[Opening DATA PROVIDED section]

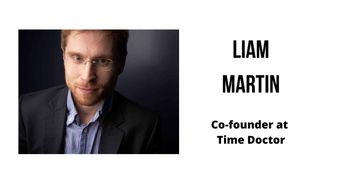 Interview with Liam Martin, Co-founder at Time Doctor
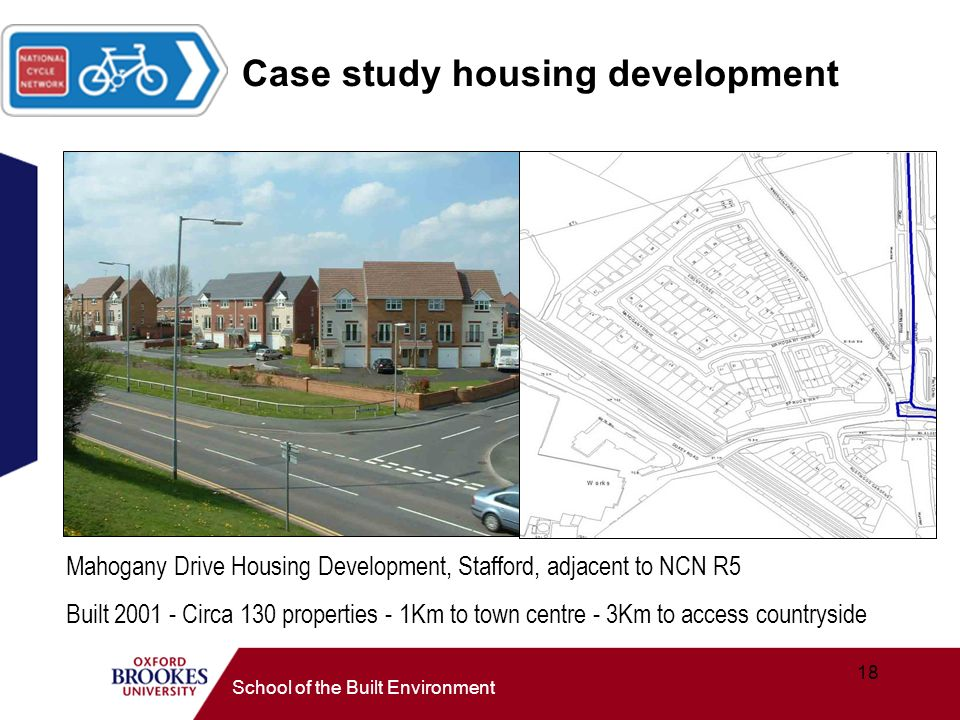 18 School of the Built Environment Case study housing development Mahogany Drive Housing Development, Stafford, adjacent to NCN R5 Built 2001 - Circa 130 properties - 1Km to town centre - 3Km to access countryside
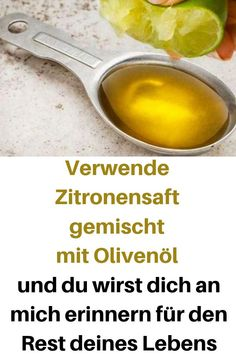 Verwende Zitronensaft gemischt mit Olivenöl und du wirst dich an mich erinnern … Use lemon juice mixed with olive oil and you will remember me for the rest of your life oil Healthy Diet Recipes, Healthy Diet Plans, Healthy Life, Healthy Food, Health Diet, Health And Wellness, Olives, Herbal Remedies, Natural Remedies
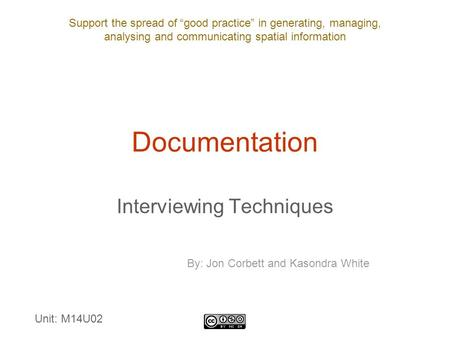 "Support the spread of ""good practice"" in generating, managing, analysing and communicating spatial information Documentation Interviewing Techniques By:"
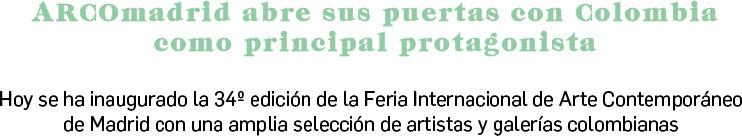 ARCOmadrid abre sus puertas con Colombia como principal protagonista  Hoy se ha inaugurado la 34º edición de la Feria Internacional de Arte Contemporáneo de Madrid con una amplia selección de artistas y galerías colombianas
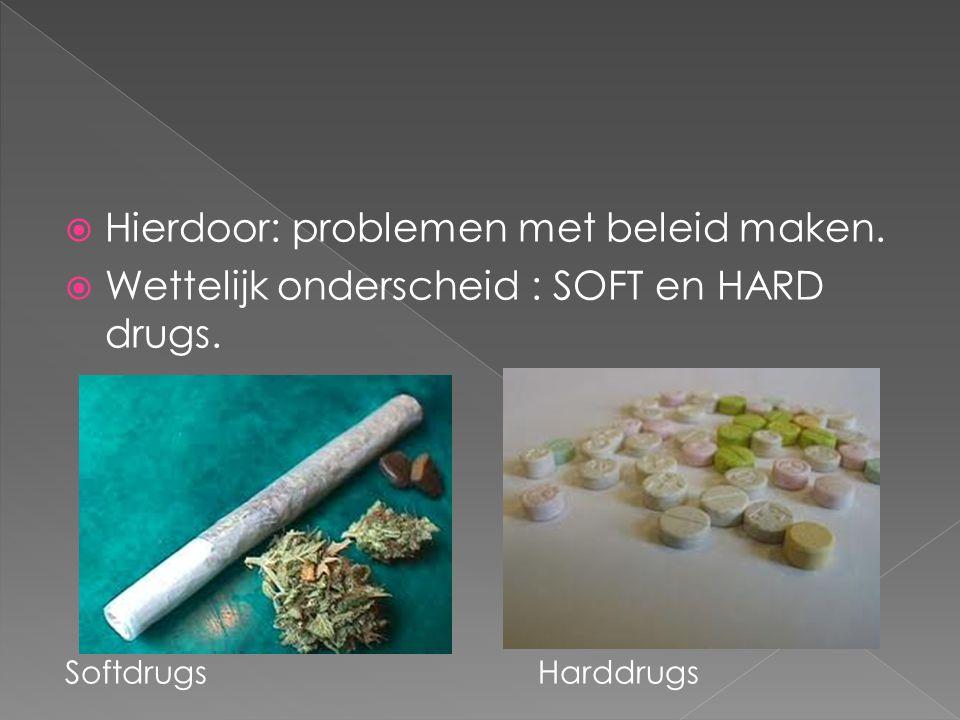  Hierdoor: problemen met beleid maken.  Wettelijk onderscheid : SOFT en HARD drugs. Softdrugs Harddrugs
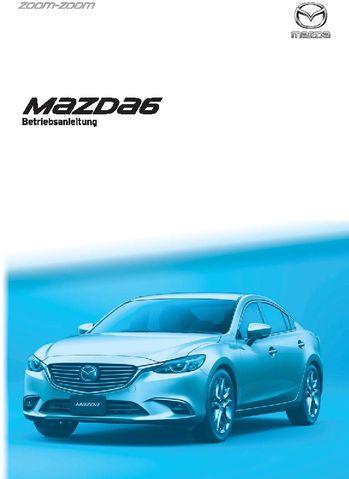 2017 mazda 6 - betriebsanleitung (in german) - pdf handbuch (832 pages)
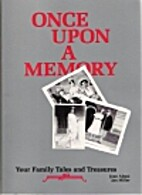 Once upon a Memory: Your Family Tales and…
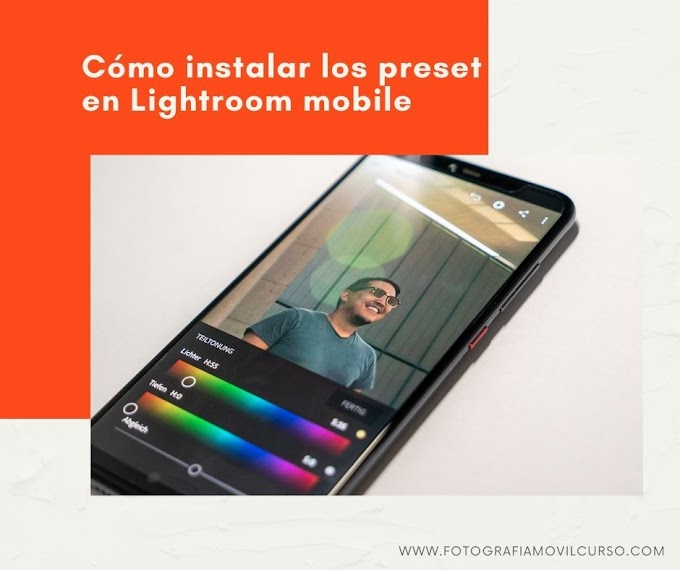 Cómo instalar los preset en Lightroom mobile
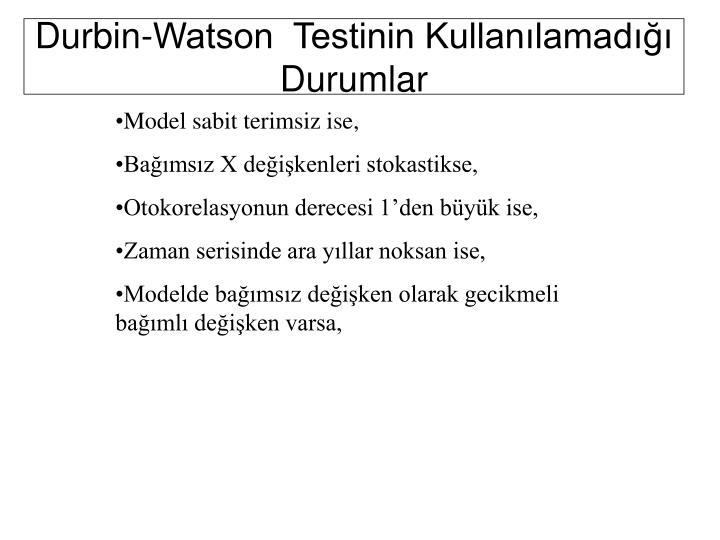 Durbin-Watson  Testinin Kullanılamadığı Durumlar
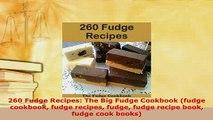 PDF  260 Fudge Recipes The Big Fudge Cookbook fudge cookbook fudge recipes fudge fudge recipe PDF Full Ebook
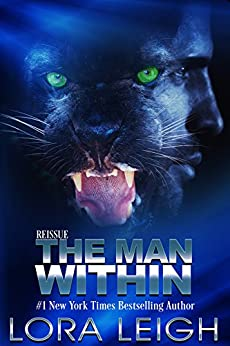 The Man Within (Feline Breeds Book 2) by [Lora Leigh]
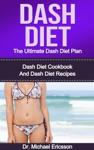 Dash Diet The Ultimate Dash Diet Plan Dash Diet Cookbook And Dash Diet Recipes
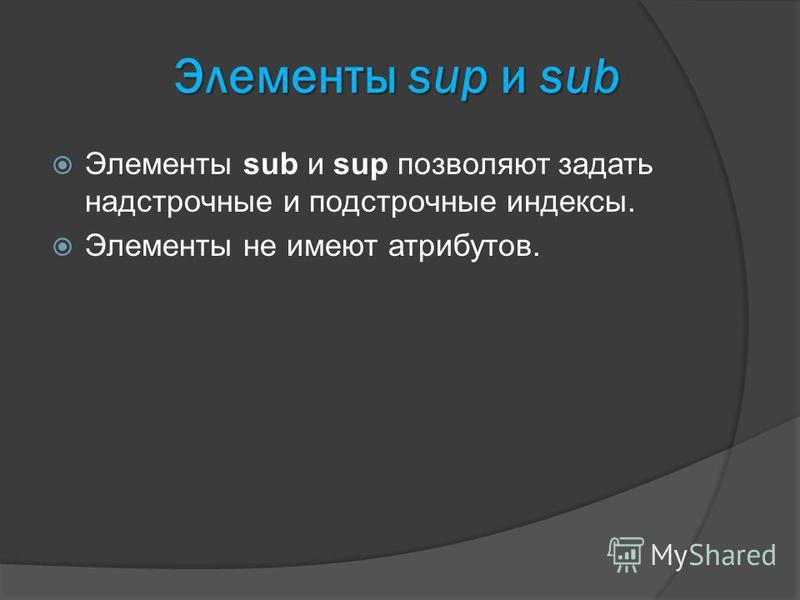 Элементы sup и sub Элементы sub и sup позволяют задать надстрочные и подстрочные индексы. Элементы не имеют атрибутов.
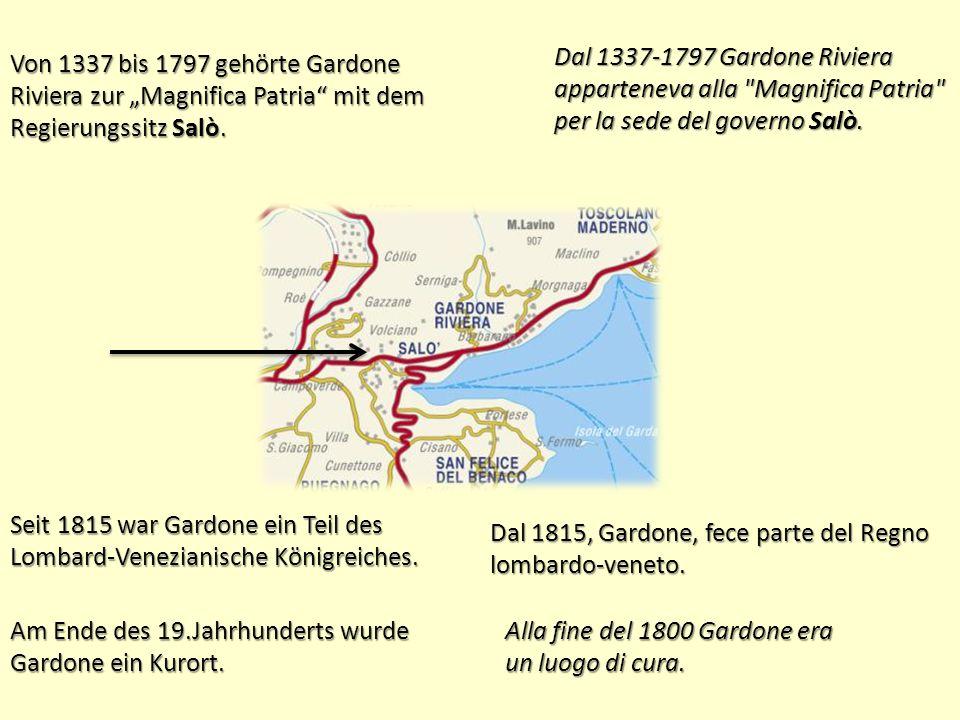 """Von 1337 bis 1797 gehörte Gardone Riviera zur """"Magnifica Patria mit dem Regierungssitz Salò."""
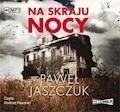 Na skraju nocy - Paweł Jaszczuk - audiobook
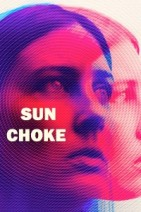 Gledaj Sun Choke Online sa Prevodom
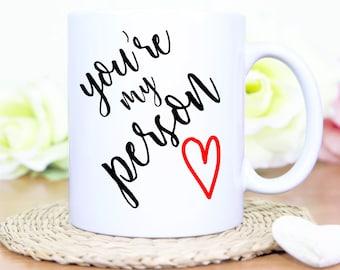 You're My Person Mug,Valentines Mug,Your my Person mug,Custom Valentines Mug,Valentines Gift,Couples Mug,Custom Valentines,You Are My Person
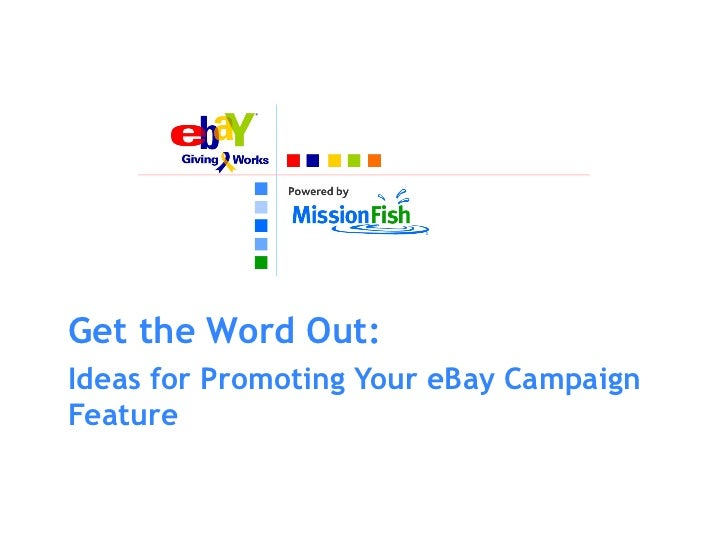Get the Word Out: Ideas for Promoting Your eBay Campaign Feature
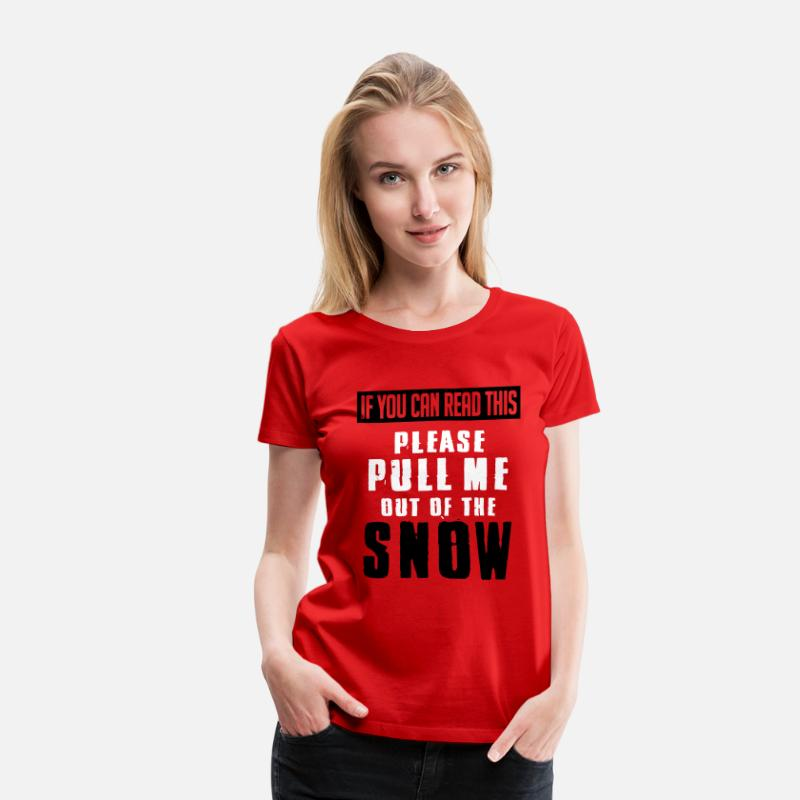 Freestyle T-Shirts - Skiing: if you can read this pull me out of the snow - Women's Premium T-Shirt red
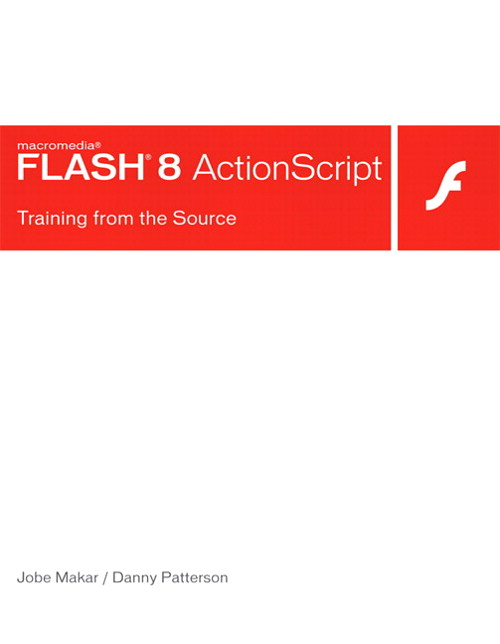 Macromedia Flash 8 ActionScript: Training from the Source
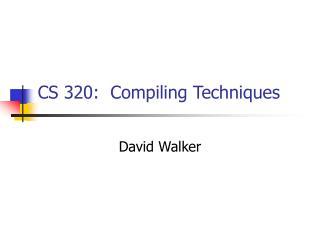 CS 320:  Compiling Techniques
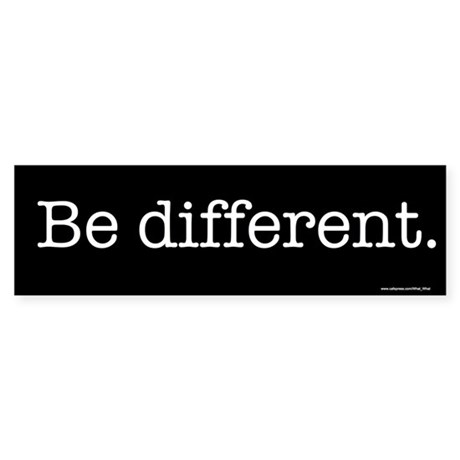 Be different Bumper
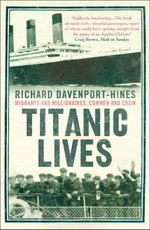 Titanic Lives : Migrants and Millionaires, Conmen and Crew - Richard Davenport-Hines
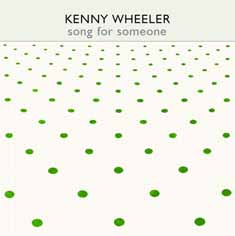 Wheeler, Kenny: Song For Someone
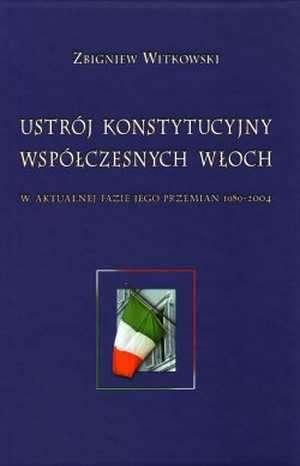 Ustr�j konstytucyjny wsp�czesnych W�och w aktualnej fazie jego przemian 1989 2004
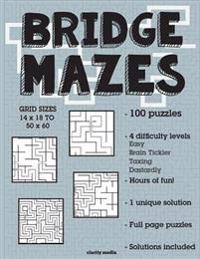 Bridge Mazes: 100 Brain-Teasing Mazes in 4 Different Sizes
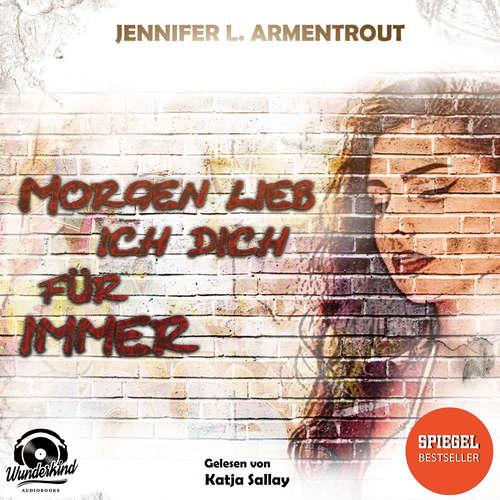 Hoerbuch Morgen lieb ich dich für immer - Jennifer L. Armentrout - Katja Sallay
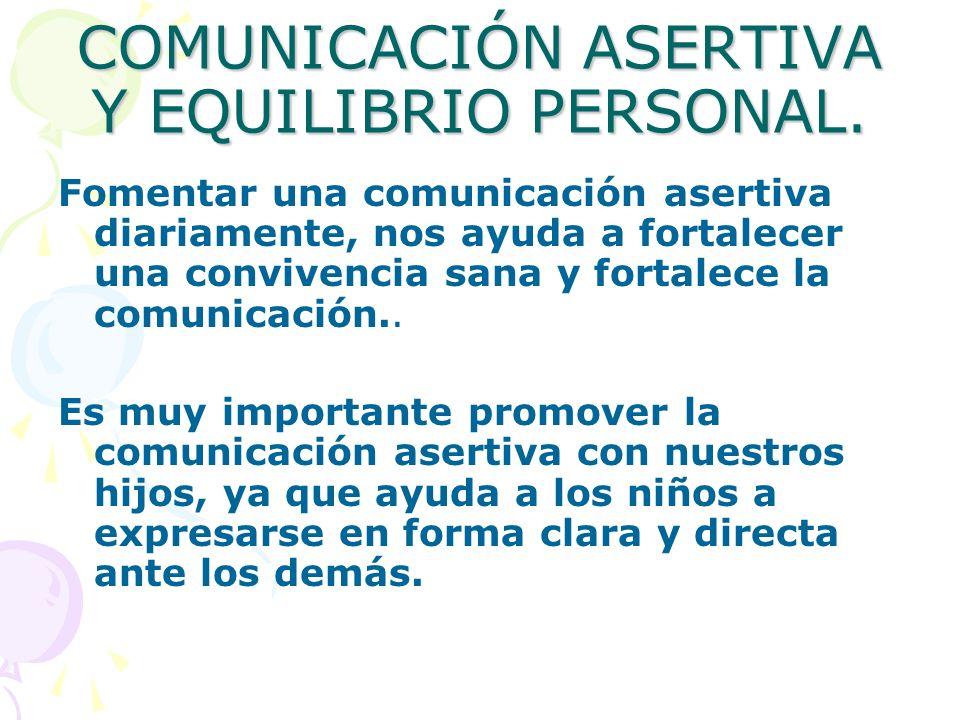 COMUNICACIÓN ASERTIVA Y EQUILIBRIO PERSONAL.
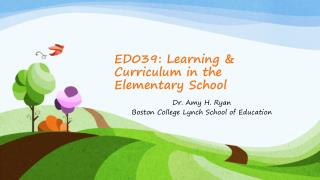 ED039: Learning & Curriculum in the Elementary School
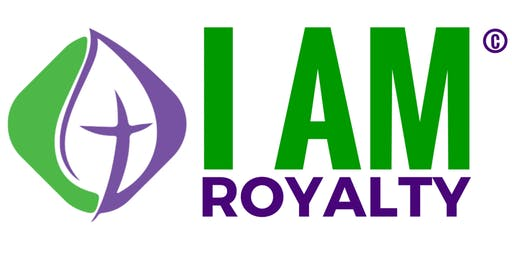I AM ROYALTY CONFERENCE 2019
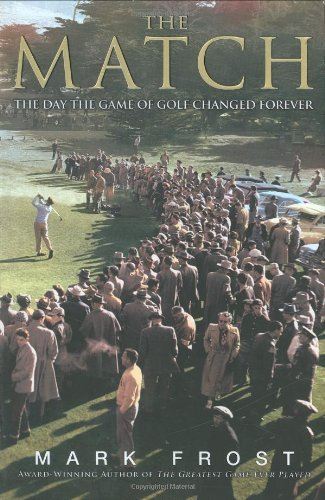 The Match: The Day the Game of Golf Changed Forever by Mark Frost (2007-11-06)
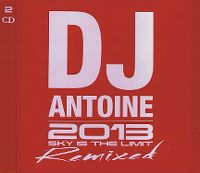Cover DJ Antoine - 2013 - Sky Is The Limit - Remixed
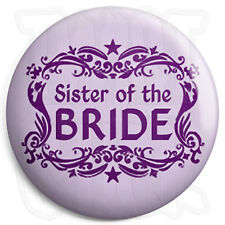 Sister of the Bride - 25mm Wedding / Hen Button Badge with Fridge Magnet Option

[Closing DATA PROVIDED section]

• EXERCISE GOAL: Look above for the line with "Freestyle T-Shirts - Skiing: if", then print it and each line after it down to and including the line with "Titanic Lives : Migrants". Leave out the pictures and keep the wording exact.

• REPLY TO THE EXERCISE:
 Freestyle T-Shirts - Skiing: if you can read this pull me out of the snow - Women's Premium T-Shirt red
 Macromedia Flash 8 ActionScript: Training from the Source
 CS 320:  Compiling Techniques
 Be different Bumper
 Titanic Lives : Migrants and Millionaires, Conmen and Crew - Richard Davenport-Hines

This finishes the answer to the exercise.